++++ Records shown ++++

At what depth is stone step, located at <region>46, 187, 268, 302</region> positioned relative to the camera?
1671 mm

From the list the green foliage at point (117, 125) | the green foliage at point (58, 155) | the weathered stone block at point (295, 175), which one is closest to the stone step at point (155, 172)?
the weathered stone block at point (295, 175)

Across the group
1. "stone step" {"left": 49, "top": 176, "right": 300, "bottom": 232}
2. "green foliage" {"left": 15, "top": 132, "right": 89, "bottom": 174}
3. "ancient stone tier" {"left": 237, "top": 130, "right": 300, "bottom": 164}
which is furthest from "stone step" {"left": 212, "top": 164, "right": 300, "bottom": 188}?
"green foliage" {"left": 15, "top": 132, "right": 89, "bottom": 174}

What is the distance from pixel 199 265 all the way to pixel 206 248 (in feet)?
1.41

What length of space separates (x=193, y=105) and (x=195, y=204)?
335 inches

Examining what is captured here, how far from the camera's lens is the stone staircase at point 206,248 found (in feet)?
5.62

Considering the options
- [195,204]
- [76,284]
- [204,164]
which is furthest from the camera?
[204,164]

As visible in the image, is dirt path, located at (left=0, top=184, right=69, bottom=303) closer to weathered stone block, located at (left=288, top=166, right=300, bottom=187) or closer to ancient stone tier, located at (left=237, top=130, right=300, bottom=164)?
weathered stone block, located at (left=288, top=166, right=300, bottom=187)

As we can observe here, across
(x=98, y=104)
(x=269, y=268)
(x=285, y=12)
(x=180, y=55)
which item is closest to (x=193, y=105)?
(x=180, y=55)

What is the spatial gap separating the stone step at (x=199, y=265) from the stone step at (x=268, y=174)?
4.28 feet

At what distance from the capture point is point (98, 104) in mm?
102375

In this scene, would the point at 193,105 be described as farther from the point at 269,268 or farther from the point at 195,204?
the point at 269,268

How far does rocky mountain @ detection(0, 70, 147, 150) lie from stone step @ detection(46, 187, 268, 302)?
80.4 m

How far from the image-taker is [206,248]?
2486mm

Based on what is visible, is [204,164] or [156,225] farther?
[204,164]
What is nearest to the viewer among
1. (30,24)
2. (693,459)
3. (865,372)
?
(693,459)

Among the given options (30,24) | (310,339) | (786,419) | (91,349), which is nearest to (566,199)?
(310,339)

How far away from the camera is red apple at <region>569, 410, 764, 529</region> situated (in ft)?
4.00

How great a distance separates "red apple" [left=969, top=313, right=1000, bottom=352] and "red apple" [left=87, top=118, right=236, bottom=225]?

++++

Required task: Return, unchanged, the stretch of rows from the line containing "How far away" through the end of the rows.

Output for this exercise:
How far away from the camera is red apple at <region>569, 410, 764, 529</region> situated (in ft)?
4.00

How great a distance separates "red apple" [left=969, top=313, right=1000, bottom=352] and "red apple" [left=87, top=118, right=236, bottom=225]?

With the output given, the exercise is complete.